### [Assignment]
Start at the line that contains "ステラマッカートニー サンシャインロングTシャツ" in the listing below and extract every line through the last, exactly; leave pictures out.

### [Data under study]
########

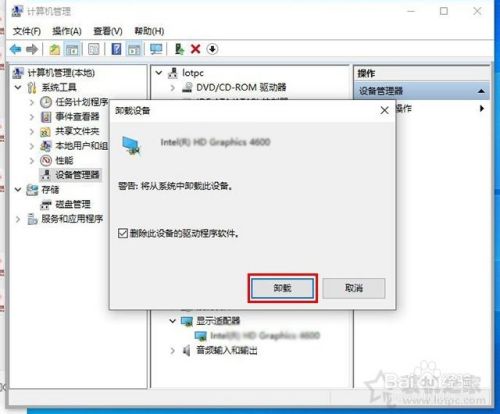 Win10更新显卡驱动后无法开机进入系统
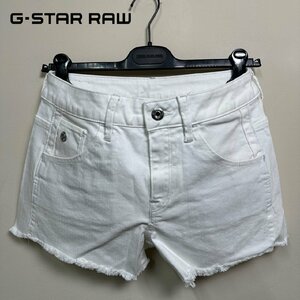 正規品/新品/未使用/W27■訳ありアウトレット品■定価9,900円■G-STAR ROW ジースターロウ レディース ホワイトデニム ショートパンツ S407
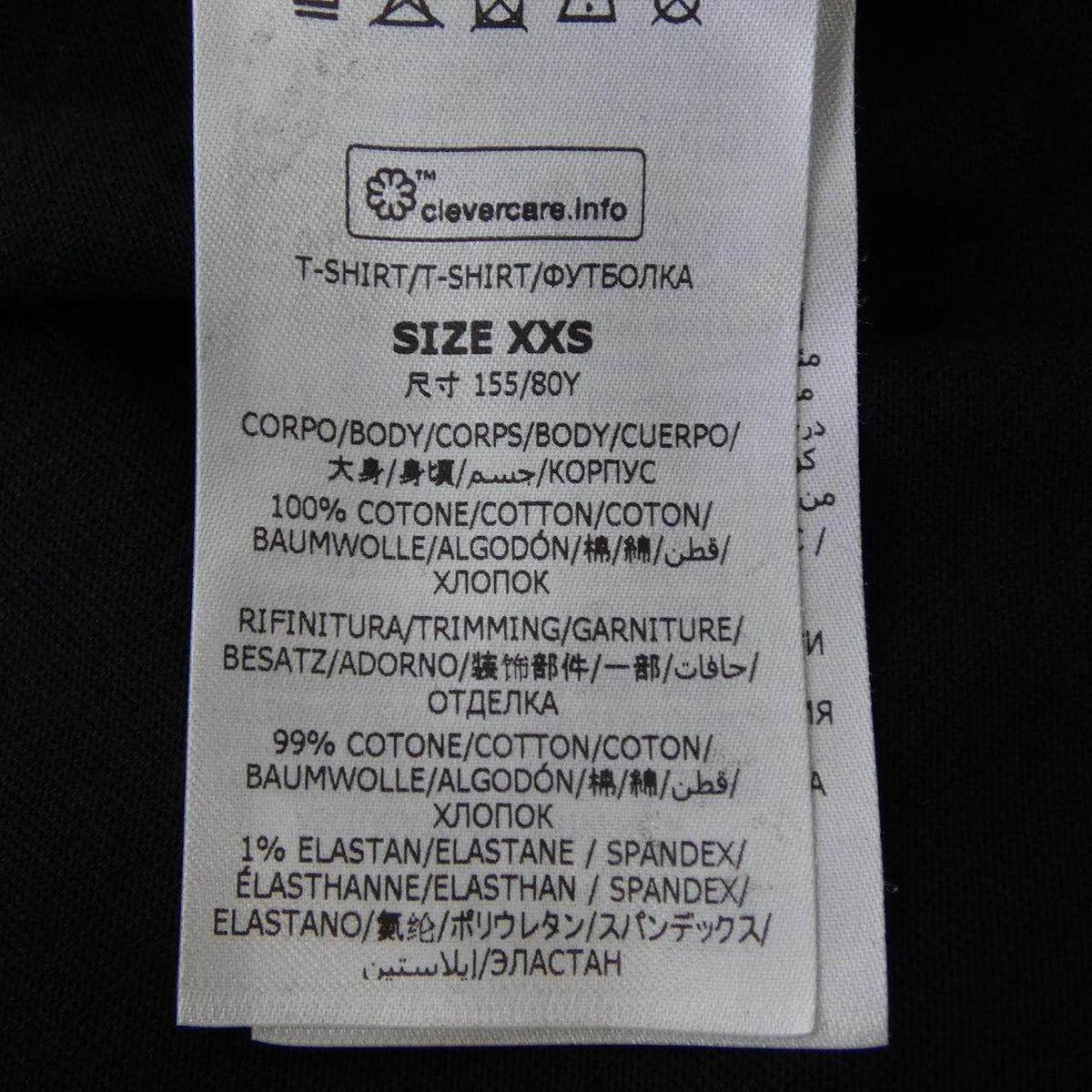 ステラマッカートニー サンシャインロングTシャツ
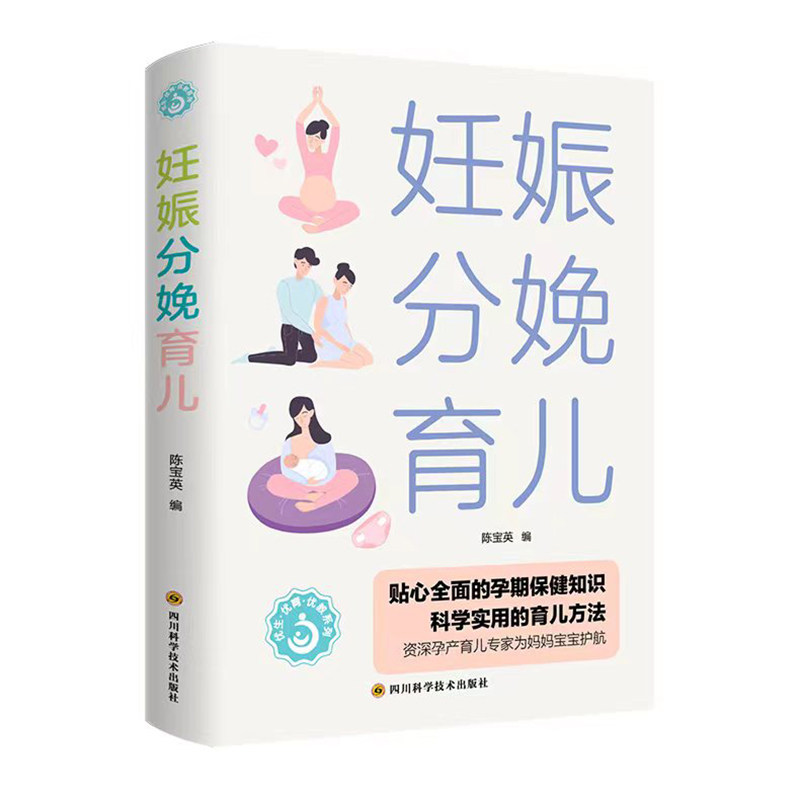 妊娠分娩育儿 怀孕书籍40周完美方案 0-3岁育儿大全 新生儿护理母婴喂养辅食备孕怀孕坐月子孕产宝典 宝宝食谱书
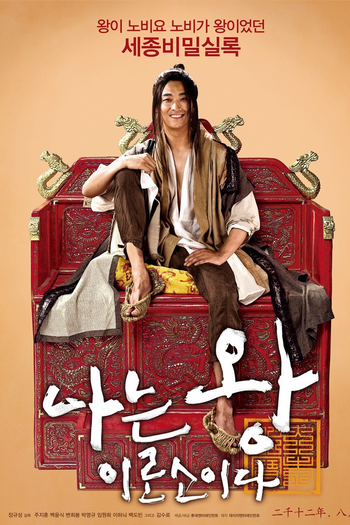  de Filme I Am The King (2012)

########

### [Answer to the problem]
 ステラマッカートニー サンシャインロングTシャツ
 妊娠分娩育儿 怀孕书籍40周完美方案 0-3岁育儿大全 新生儿护理母婴喂养辅食备孕怀孕坐月子孕产宝典 宝宝食谱书
  de Filme I Am The King (2012)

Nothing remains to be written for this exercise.